This is one of four cases in which the NAACP challenges the Texas allwhite Democratic Party primary.
1934
The NAACP begins a campaign against employment discrimination. With
the help of other organizations, black and white, it succeeds in outlawing
discrimination in employment in most Northern and Western states.
1935
In Hollins v. State of Oklahoma, 295 U.S. 394 (1935), the Supreme
Court overturns the conviction of Jess Hollins, who was given the death
penalty for raping a white girl. The NAACP argues that Hollins did not
receive a fair trial because blacks were systematically excluded from the
jury. This establishes an important precedent that illegal jury exclusion
warrants overturning a conviction.
1936
In Brown v. Mississippi, 297 U.S. 278 (1936), the Supreme Court
rules that a defendant’s confessions extracted by police violence
cannot be entered as evidence and violates the Due Process Clause.
The NAACP supports this case after learning that torture was used to
extract confessions from the defendants. The confessions were the only
evidence presented in the subsequent one-day trial.
1936
In Pearson v. Murray (a.k.a. Murray v. Maryland), 169 Md. 478, 182 A.

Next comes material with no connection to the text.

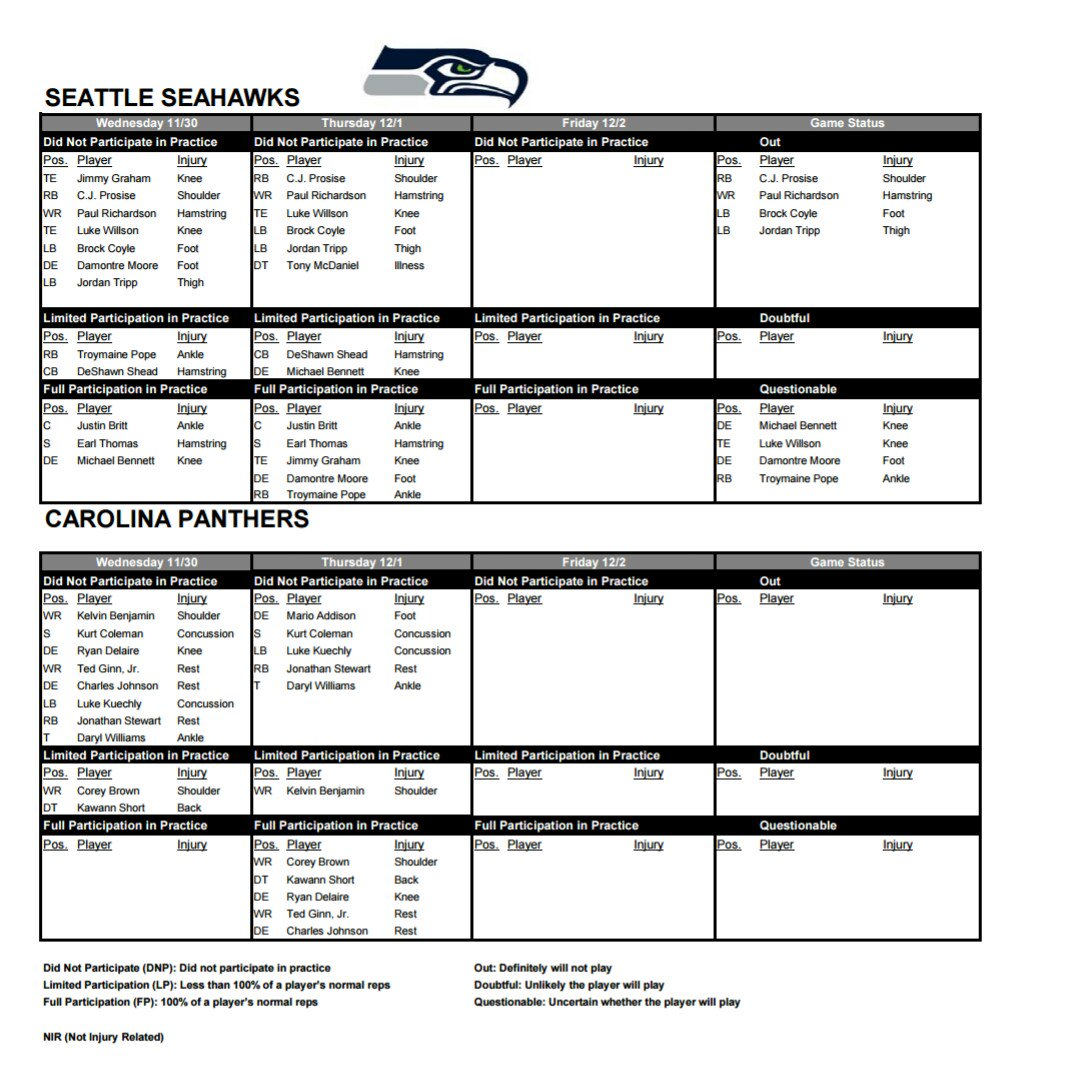injury-report-week-13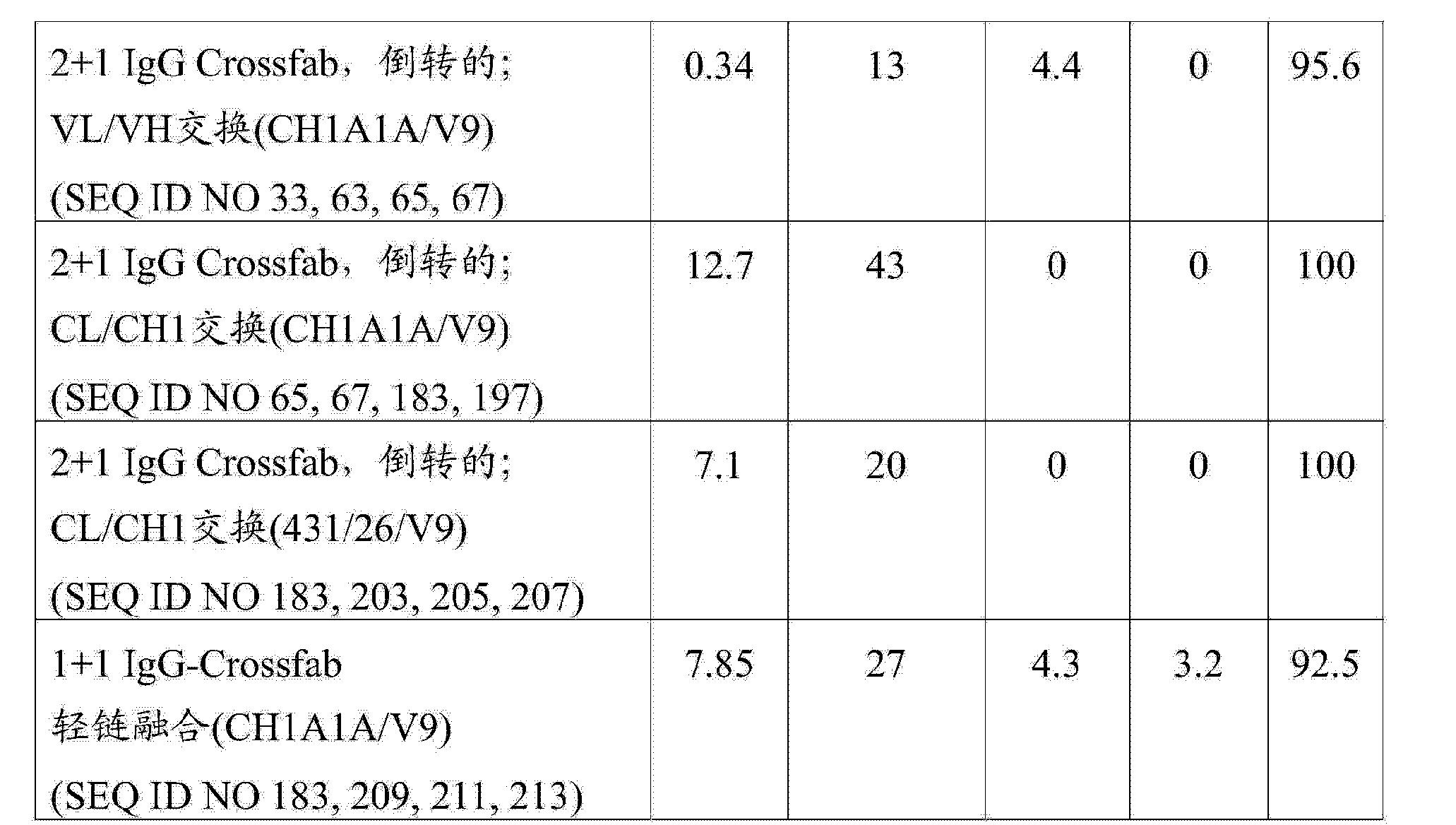 Figure CN103748114AD00621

590 (1936), the NAACP successfully challenges the state of Maryland
on behalf of Donald Gaines Murray, who sought admission to the
University of Maryland. On January 15, 1936, the court affirms the
lower-court ruling that ordered the university to immediately integrate its
student population.
1938
NAACP counsel represents Joe Hale in Hale v. Kentucky, 303 U.S. 613
(1938), in which the Supreme Court overturns his conviction of murder
because the lower court of Kentucky had systematically excluded
African Americans from serving on the jury.
1938
Missouri ex rel. Gaines v. Canada, 305 U.S. 337 (1938), results in
the desegregation of the University of Missouri School of Law. This
highly significant decision marks the beginning of the Supreme Court’s
reconsideration of the “separate but equal” standard made by the
Plessy v. Ferguson decision in 1896. The case is brought to suit by the
NAACP on behalf of Lloyd Gaines and aims to test the constitutionality of
segregation. It helps forge the legal framework for the Supreme Court’s
landmark 1954 decision Brown v. Board of Education.
1939
Lane v. Wilson, 307 U.S. 268 (1939), strikes down Oklahoma’s
1916 voting registration law passed in the aftermath of Guinn v. United
States (1915). The registration law, enacted by a legislature chosen in
an election from which blacks were illegally excluded, automatically
qualified all persons who had voted in 1914. Those who had been
previously excluded from voting or had not voted in 1914 had only 12
days to register before permanently losing the right to vote. The NAACP
initiates the challenge.
1939
On April 9, 1939, after the Daughters of the American Revolution
bar Marian Anderson from performing at their Constitution Hall in
Washington, D.C., the NAACP successfully moves to have her appear at
the Lincoln Memorial, where more than 75,000 people attend the openair concert broadcast nationally by radio.
1940
In Chambers v. Florida, 309 U.S. 227 (1940), the Supreme Court
considers the extent to which police pressure resulting in a criminal
defendant’s confession violates the Due Process clause. The case
is argued by Thurgood Marshall, who represents three black men
convicted for the murder of a white man in Florida. The court rules
unanimously in favor of the defendants and overturns their convictions.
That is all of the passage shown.